In einer Studie hat sich die Unternehmensberatung McKinsey 2018 mit dem Zusammenhang zwischen Produktdesign und Geschäftserfolg befasst. Demnach erzielen designorientierte Unternehmen 32 Prozent mehr Umsatz und 56 Prozent höhere Gesamtrenditen für ihre Aktionäre als Unternehmen, die sich weniger auf das Design konzentrieren. Das zeigt, dass Unternehmen, die ein Verständnis für die Optik und Haptik ihres Produkts mitbringen – von der Farbauswahl bis zur Oberflächenbearbeitung – daraus einen Wettbewerbsvorteil generieren können. Dies gilt in nahezu alle Branchen, von der Automobil- bis zur Konsumgüterindustrie, vom Gesundheitswesen über medizinische Geräte bis hin zur Unterhaltungselektronik.

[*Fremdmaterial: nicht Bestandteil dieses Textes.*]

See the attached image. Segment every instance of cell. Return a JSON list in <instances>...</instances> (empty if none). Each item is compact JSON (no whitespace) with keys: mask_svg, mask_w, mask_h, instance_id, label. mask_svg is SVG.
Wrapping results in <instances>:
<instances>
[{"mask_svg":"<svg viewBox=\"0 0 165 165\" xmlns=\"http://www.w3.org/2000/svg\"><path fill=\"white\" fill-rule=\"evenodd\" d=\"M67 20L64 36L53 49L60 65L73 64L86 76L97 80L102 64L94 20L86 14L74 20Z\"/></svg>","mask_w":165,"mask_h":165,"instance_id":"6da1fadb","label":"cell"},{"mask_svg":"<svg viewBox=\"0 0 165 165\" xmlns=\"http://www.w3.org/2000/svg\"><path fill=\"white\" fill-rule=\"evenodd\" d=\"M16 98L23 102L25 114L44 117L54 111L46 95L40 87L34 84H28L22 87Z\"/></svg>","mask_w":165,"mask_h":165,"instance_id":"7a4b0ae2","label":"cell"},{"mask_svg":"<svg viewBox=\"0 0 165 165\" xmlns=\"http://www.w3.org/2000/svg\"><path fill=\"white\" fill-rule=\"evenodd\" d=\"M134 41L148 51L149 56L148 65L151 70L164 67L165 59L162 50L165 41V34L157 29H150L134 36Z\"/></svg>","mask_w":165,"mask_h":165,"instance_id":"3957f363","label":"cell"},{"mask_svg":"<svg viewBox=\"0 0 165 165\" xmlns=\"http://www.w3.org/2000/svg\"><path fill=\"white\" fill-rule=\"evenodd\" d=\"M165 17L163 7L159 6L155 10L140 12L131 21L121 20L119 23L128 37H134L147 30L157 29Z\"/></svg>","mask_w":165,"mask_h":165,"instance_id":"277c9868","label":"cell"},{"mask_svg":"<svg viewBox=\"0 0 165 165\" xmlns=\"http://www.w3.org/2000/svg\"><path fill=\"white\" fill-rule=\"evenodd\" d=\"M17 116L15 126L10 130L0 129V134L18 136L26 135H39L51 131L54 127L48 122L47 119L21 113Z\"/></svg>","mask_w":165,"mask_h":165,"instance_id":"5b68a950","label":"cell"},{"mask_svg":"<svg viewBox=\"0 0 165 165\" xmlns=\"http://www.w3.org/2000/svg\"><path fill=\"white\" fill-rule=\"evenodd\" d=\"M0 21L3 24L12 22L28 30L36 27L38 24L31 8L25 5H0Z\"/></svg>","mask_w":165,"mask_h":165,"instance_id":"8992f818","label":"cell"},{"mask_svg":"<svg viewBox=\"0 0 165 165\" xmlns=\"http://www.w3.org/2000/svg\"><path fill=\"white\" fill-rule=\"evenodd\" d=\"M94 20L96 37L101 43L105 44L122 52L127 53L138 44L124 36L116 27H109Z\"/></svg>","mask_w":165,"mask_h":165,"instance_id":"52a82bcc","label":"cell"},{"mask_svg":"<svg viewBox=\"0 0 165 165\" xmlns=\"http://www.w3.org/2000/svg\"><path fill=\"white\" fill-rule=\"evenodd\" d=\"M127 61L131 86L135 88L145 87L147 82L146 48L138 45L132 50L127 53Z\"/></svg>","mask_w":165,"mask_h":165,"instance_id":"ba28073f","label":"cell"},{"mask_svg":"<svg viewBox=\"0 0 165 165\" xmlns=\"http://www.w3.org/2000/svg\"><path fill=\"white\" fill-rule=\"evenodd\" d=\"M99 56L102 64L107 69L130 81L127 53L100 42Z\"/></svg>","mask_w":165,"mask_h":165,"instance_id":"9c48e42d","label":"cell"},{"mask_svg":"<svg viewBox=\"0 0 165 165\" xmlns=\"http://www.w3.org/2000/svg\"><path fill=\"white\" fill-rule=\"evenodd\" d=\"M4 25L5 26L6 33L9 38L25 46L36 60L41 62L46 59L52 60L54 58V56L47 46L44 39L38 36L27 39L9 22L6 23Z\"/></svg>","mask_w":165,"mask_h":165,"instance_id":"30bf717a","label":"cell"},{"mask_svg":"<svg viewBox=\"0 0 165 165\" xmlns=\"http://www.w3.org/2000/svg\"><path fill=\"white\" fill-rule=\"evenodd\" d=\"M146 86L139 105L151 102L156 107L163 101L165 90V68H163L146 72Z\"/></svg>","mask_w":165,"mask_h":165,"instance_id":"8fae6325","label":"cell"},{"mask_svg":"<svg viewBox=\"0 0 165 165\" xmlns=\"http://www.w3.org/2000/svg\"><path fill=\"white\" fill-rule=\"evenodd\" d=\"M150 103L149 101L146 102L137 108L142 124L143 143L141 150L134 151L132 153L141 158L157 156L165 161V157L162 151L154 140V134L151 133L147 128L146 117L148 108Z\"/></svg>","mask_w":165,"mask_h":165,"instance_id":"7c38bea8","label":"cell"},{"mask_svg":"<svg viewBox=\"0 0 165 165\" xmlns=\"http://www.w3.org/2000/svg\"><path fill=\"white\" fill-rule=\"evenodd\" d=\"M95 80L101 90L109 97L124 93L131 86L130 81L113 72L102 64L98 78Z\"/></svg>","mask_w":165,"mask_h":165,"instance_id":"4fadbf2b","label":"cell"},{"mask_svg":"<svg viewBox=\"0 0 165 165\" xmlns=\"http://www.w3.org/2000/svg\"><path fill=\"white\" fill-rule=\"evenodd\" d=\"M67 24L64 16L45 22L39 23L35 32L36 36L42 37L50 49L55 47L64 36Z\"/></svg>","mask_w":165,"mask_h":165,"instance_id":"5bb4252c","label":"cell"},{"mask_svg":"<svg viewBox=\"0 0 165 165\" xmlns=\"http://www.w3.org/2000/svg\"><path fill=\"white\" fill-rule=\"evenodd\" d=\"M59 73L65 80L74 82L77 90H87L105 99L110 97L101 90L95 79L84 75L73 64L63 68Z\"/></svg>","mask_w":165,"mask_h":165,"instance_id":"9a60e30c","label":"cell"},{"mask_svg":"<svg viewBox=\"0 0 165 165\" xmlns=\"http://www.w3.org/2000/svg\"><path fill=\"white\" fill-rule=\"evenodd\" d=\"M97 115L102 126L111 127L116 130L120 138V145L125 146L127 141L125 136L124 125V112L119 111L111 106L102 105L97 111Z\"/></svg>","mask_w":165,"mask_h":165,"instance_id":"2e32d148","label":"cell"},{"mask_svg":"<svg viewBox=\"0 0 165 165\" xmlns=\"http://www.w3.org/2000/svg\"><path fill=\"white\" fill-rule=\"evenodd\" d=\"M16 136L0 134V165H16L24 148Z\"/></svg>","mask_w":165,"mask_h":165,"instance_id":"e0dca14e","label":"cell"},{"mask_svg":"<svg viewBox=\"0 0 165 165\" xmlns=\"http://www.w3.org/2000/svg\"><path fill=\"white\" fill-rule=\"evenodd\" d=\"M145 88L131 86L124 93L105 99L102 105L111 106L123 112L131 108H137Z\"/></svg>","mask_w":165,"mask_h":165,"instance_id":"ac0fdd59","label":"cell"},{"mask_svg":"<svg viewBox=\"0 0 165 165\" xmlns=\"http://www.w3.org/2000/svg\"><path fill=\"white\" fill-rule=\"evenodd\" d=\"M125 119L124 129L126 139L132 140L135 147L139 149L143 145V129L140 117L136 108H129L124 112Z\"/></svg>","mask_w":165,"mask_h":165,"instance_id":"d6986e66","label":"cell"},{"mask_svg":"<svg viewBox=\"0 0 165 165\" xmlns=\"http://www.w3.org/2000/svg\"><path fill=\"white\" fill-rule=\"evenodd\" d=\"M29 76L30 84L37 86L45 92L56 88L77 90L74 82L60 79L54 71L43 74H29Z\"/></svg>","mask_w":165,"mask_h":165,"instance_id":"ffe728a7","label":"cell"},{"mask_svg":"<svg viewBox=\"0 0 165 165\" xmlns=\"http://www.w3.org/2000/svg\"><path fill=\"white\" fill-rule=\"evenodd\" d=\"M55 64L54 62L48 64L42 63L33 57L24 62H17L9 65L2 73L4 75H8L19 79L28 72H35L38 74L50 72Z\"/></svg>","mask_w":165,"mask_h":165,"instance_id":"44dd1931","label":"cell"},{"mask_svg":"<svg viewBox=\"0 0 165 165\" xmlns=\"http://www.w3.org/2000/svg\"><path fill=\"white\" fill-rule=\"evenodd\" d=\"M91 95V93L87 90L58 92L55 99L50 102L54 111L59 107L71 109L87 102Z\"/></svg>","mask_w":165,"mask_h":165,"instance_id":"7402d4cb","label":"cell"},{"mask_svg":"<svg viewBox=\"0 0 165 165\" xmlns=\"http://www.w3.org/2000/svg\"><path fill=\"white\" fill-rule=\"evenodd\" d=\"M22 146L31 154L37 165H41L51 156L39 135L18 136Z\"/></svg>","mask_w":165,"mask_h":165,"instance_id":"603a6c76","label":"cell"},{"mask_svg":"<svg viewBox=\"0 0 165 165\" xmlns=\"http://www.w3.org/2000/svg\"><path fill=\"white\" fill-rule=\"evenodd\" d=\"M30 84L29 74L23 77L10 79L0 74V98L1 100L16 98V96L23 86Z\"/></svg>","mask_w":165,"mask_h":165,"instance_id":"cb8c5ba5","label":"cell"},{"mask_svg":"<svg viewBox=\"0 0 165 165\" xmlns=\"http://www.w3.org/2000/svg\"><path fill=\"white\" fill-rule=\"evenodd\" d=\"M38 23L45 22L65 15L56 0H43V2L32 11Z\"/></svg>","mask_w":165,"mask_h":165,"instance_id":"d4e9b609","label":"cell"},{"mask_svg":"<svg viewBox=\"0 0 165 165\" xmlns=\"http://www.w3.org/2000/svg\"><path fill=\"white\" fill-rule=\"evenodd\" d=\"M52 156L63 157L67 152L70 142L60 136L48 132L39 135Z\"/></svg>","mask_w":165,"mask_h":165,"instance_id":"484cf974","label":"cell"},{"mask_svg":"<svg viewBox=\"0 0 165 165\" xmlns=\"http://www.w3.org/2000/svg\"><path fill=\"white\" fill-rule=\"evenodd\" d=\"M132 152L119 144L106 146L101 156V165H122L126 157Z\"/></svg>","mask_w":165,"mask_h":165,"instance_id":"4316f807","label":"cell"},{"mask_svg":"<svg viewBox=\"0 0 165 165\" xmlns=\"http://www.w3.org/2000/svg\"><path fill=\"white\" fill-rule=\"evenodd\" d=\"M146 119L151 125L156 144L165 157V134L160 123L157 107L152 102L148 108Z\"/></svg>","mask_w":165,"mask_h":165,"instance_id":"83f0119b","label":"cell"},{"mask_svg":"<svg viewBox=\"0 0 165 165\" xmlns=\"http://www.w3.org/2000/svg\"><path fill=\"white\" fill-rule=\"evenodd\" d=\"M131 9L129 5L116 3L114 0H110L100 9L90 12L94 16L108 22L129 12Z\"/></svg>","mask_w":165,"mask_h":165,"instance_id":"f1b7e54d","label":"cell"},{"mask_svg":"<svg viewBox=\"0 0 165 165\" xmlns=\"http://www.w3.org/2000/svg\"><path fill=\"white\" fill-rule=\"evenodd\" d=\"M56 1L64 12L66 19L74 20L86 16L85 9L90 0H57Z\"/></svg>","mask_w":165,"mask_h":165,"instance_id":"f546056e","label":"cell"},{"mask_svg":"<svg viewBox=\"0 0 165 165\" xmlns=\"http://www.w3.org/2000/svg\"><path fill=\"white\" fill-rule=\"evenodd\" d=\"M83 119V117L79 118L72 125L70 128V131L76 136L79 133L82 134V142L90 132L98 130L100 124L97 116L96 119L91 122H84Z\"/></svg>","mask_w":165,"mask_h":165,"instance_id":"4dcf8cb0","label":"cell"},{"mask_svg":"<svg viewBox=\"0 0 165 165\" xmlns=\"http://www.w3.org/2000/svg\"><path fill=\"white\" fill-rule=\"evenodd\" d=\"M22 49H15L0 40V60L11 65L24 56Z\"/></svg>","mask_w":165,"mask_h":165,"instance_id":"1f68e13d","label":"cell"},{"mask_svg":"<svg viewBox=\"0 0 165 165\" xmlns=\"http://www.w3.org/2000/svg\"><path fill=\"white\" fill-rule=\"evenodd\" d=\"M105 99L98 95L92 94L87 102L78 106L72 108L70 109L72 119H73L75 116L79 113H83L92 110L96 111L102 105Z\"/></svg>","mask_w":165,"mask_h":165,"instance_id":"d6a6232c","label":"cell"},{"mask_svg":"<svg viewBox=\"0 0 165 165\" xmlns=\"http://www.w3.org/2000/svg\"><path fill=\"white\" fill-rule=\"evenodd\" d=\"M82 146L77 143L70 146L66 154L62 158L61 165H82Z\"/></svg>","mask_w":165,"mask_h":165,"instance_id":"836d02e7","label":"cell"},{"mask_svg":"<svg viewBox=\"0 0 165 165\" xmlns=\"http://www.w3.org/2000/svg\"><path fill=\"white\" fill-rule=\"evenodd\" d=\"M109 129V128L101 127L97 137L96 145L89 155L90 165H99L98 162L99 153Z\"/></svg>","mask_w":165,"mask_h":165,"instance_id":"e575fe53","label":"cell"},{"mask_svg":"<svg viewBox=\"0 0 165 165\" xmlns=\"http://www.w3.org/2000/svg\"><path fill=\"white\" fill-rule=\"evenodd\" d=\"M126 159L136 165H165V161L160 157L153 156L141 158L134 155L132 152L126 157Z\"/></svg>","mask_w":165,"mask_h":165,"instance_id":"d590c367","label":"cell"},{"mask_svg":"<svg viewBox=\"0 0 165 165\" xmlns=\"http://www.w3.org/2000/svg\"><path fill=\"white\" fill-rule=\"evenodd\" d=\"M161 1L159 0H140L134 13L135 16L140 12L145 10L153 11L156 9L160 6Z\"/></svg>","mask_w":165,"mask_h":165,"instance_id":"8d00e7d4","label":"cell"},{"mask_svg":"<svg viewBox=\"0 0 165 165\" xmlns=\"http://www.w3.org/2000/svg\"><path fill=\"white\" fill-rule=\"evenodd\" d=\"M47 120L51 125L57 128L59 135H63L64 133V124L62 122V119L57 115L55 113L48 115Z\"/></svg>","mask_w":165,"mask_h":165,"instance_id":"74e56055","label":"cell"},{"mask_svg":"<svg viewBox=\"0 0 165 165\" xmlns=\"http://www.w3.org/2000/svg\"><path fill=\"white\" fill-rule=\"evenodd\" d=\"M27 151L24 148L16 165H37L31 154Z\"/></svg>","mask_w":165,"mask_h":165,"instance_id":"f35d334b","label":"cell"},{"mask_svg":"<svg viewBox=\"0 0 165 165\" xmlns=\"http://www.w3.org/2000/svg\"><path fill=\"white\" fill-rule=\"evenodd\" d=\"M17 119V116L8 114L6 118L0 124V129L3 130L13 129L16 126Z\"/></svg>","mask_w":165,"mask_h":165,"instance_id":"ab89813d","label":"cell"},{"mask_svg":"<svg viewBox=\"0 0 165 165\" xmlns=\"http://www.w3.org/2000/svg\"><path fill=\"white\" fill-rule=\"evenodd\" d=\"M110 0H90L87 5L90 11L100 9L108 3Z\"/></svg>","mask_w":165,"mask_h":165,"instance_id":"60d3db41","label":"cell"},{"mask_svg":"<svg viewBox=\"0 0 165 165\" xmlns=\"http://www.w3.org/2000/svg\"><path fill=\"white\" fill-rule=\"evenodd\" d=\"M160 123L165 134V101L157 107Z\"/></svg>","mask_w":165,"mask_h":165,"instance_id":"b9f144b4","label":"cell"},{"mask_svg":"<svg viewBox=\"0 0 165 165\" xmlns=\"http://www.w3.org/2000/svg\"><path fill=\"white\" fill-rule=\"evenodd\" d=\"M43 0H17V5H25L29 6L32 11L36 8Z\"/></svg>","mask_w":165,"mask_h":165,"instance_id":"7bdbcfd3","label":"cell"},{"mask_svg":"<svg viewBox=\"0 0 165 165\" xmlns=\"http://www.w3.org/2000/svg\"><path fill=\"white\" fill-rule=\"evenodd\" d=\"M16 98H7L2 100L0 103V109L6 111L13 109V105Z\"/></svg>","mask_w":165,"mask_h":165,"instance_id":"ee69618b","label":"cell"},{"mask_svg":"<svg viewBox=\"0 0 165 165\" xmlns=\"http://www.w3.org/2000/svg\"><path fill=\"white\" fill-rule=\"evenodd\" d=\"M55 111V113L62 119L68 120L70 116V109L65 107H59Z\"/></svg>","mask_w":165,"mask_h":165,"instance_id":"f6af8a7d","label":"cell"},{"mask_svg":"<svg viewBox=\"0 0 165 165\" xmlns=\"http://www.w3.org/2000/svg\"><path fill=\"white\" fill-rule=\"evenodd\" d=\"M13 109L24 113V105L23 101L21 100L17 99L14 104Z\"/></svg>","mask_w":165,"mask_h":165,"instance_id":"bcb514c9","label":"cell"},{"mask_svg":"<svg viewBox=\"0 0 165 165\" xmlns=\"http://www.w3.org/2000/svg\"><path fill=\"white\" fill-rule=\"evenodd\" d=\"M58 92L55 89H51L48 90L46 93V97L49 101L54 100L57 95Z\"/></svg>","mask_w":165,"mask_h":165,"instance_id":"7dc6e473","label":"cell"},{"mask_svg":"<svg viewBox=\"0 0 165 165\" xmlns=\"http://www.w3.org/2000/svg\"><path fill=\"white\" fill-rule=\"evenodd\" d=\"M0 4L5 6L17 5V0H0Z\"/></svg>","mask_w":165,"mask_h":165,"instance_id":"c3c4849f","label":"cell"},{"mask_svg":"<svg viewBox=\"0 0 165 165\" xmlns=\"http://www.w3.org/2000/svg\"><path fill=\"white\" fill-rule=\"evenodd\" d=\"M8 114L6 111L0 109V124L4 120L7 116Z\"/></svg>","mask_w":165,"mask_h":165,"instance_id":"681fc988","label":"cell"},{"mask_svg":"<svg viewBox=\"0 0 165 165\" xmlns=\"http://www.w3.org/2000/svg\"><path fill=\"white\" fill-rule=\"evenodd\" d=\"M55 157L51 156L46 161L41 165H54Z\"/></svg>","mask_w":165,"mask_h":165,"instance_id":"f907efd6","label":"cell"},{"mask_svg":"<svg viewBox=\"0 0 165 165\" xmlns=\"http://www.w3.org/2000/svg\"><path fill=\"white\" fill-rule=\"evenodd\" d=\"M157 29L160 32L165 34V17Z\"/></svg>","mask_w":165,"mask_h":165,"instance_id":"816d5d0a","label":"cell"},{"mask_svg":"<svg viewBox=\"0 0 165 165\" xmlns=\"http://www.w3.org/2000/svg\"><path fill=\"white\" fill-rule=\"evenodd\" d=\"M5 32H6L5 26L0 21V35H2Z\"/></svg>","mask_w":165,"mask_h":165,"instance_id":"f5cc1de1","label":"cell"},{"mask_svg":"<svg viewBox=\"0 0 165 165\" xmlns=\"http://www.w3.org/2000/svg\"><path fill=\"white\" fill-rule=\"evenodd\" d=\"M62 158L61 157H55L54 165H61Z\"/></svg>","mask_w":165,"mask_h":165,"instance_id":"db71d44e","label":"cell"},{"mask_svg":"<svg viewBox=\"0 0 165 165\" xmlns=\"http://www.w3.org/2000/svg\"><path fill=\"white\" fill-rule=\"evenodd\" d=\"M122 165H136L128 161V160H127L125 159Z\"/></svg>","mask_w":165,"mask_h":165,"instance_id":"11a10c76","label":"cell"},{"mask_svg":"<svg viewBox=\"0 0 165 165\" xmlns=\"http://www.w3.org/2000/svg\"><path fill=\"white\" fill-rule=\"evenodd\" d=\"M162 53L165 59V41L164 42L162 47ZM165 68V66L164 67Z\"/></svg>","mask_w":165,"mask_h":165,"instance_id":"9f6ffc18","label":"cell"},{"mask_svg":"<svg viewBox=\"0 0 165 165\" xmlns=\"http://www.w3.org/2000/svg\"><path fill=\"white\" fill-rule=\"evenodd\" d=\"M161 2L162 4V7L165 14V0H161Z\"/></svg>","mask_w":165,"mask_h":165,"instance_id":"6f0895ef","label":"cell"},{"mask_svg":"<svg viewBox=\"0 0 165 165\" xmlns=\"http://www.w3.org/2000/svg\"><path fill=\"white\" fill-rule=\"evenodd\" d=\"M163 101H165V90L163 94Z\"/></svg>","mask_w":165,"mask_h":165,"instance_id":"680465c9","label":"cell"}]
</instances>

Es gibt heute zahlreiche Verfahren und Werkzeuge, die den Fachleuten helfen, zu einem erfolgreichen Produktdesign zu gelangen. Und es gibt Hürden, die es den Designern erschweren, während des Entwicklungsprozesses ihre Ideen realistisch darzustellen, um sie den Entscheidungsträgern zu vermitteln.

CMF – die Kunst des Produktdesigns

Eine Herausforderung für Designer ist der sogenannte CMF-Prozess – Color, Material, Finishing. CMF bezieht sich auf den Prozess, in dem Farbe, Material und Finishing eines Produktes bestimmt und ausgewählt werden. Farbe kann sich auf Farbtöne, Sättigungen, Schattierungen und Farbkombinationen beziehen; mit Materialien ist die Haptik und andere Materialeigenschaften gemeint. Und Finishing steht für die Textur, also die Beschaffenheit der Oberflächen. Das können Muster, Mattierungen, die Glätte oder der Glanz sein.

Alle Eigenschaften zusammen ergeben am Ende das „CMF-Erscheinungsbild” des Produkts. Designer stehen oft vor dem Problem, dass das CMF-Erscheinungsbild im Produktentwicklungsprozess nicht genug berücksichtigt wird – oft zeigt sich das erst am Endprodukt. Das liegt daran, dass sich Designstudios und KMU im Prototypenprozess oft auf einfarbigen 3D-Druck verlassen – wenn sie denn überhaupt additive Technologien nutzen, um Prototypen zu erstellen.

Einfarbige Prototypen können zwar die Geometrie und Funktionalität der Konstruktion verdeutlichen, aber sie können keine Farben, Texturen oder Oberflächen realistisch darstellen.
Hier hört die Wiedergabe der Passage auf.